* _ACTIVITÉ_
Pouvez-vous poursuivre le texte sur l'histoire des musiques du Mali à partir de sa dernière phrase ?

Traditions mandingues ou croisements urbains, chants ancestraux de griots ou orchestres de danse des lendemains de l’indépendance, l’arbre généalogique des musiques du Mali possède des racines profondes, des branches feuillues et une sève vive. Retour sur une histoire passionnante.

Pour trouver les racines des musiques du Mali contemporain, il faut remonter à l’époque où ce territoire se trouvait au centre du vaste Empire du Mandé, qui comprenait également les actuelles Guinée et Guinée-Bissau, le sud du Sénégal, une partie du Niger, ainsi que le Burkina Faso et la Gambie. Cet empire a été fondé au XIIIe siècle, sur les ruines de l’Empire du Ghana, par Soundiata Keïta, noble héros dont les exploits ont été colportés à travers les siècles par les griots, aussi appelés djélis. Cette caste est dépositaire de l’histoire, de la poésie et de la musique de la civilisation mandingue et les transmet oralement de génération en génération. Confidents des puissants, dont ils chantent les louanges, les griots sont au centre de la société. Ils remplissent les rôles de généalogistes, d’enseignants, d’ambassadeurs, de porte-parole et de maîtres de cérémonie. Les Kouyaté, Diabaté, Coulibaly, Sissoko, Koné ou Seck sont quelques-unes des familles de griots les plus répandues. Chanteurs et musiciens, ils jouent du balafon (ancêtre du xylophone), de la kora (harpe à 21 cordes) et du n’goni. S’il est employé seul, le terme n’goni désigne un petit luth à 4 cordes d’environ 70 cm ; le kamélé n’goni est le luth-harpe des jeunes qui possède de 6 ou 12 cordes et le donso n’goni est le luth-harpe des chasseurs. Le nombre de ses cordes varie de 6 à 8 et son manche se termine par une pièce en fer, sertie d’anneaux, dont les vibrations marquent le rythme. Ces instruments, qui varient selon les régions et les ethnies, accompagnent souvent le chant ou se jouent en orchestre, mais la kora peut se pratiquer sans autre accompagnement.

* _DONNÉES PRÉSENTÉES_

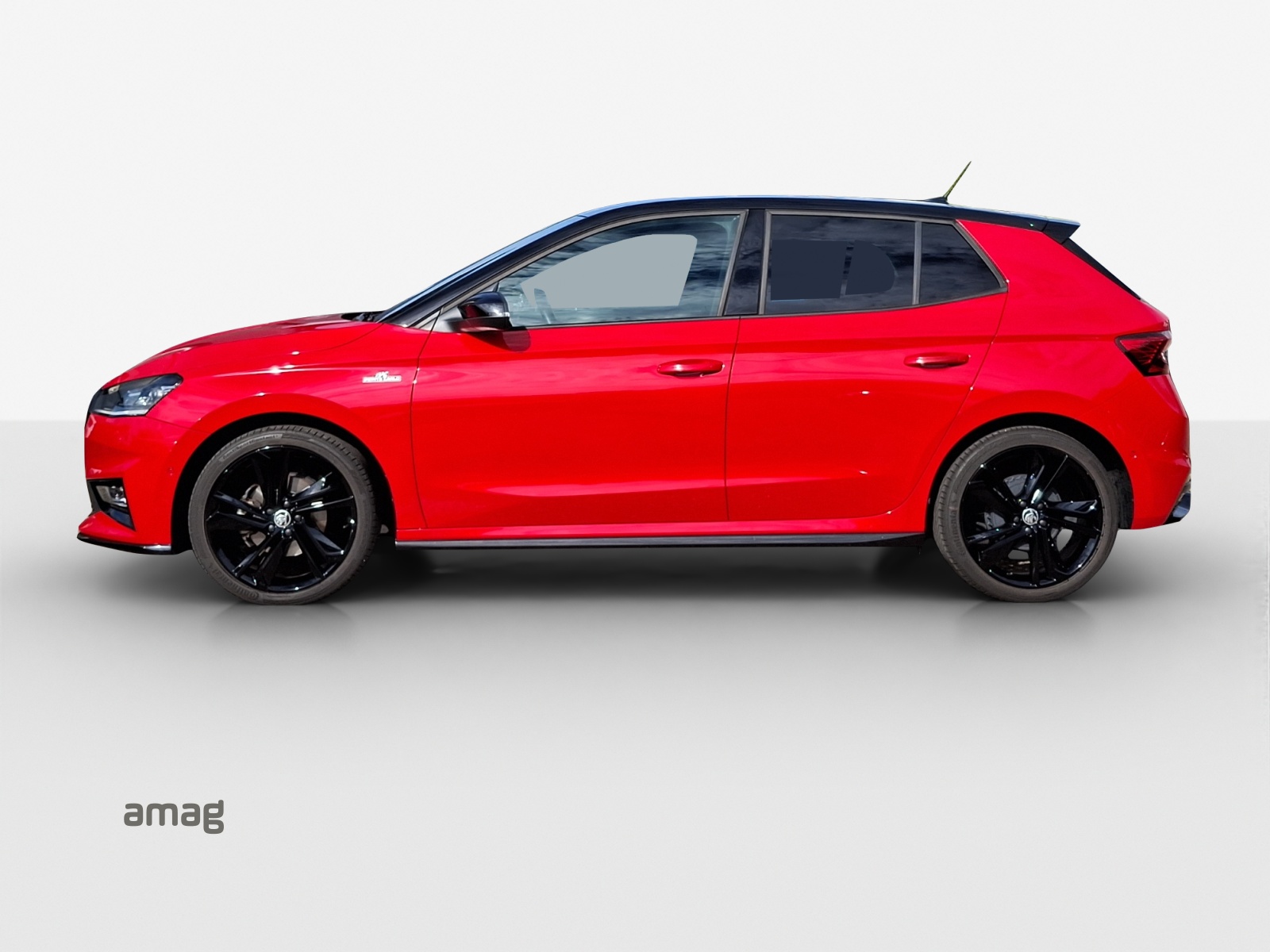 Škoda Fabia - Bild folgt... 1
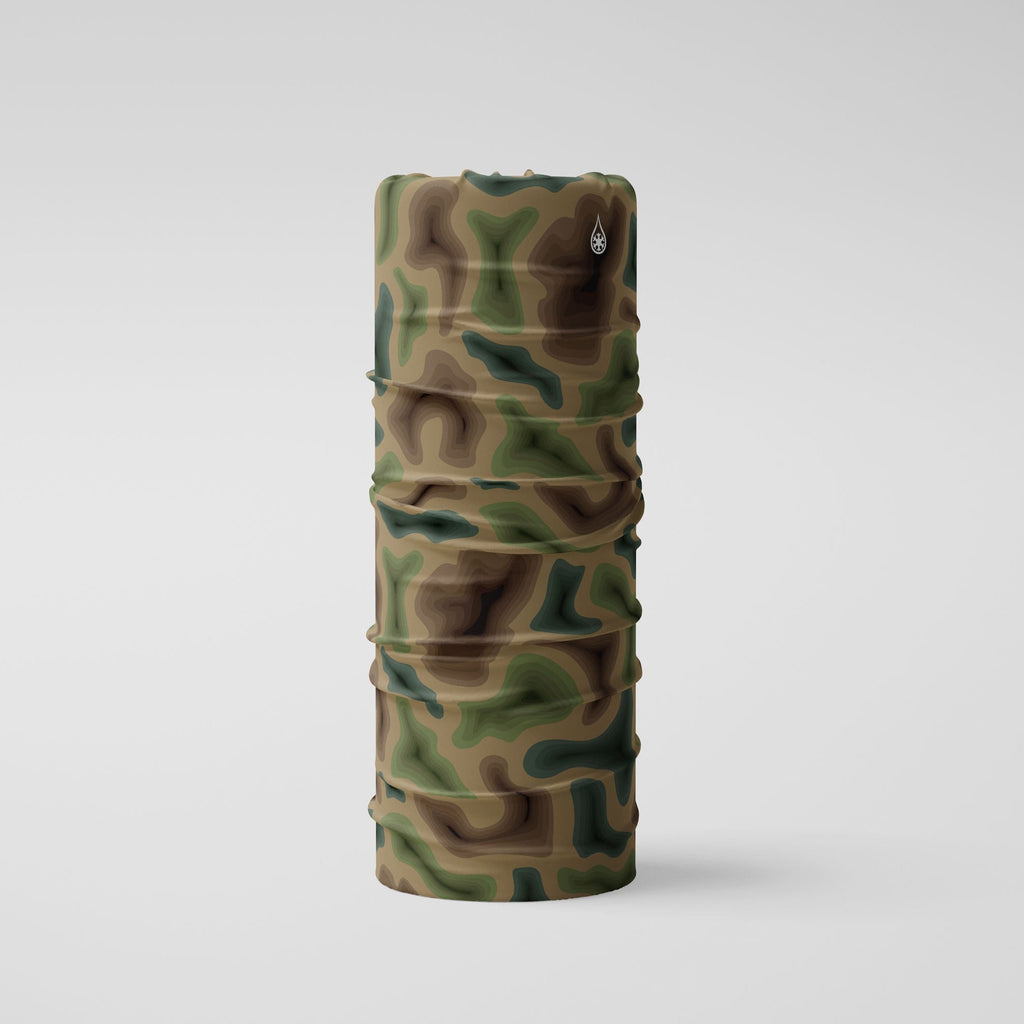Classic TopoTube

* _RÉSULTAT OBTENU_
Avec leur cousin, Mamadou Diabaté, dont le disque Douga Mansa lui valut un Grammy Awards en 2010, Toumani Diabaté et Ballaké Sissoko sont les virtuoses de la kora les plus connus. En 1970, leurs pères Sidiki Diabaté et Djélimady Sissoko ont réalisé le premier enregistrement dédié à cet instrument. Intitulé Cordes anciennes, ce disque fit découvrir le raffinement de leur cristalline et savante musique au public occidental. En hommage, Toumani et Ballaké enregistrèrent Nouvelles Cordes anciennes, en 1997. Les chanteurs et chanteuses griots, extrêmement populaires en terre mandingue, ressentent rarement le besoin de tenter leur chance ailleurs. Cependant, à travers les années, certains djélis, comme Kassé-Mady Diabaté, Kandia Kouyaté ou Bako Dagnon, ont participé à des projets internationaux, comme l’opéra mandingue Mandékalou qui, en 2004, racontait l’épopée de Soundiata Keïta. Les traditions et les musiques des griots se pratiquent encore aujourd’hui, mais, influencées par les apports extérieurs, elles se sont souvent transformées au contact du monde contemporain.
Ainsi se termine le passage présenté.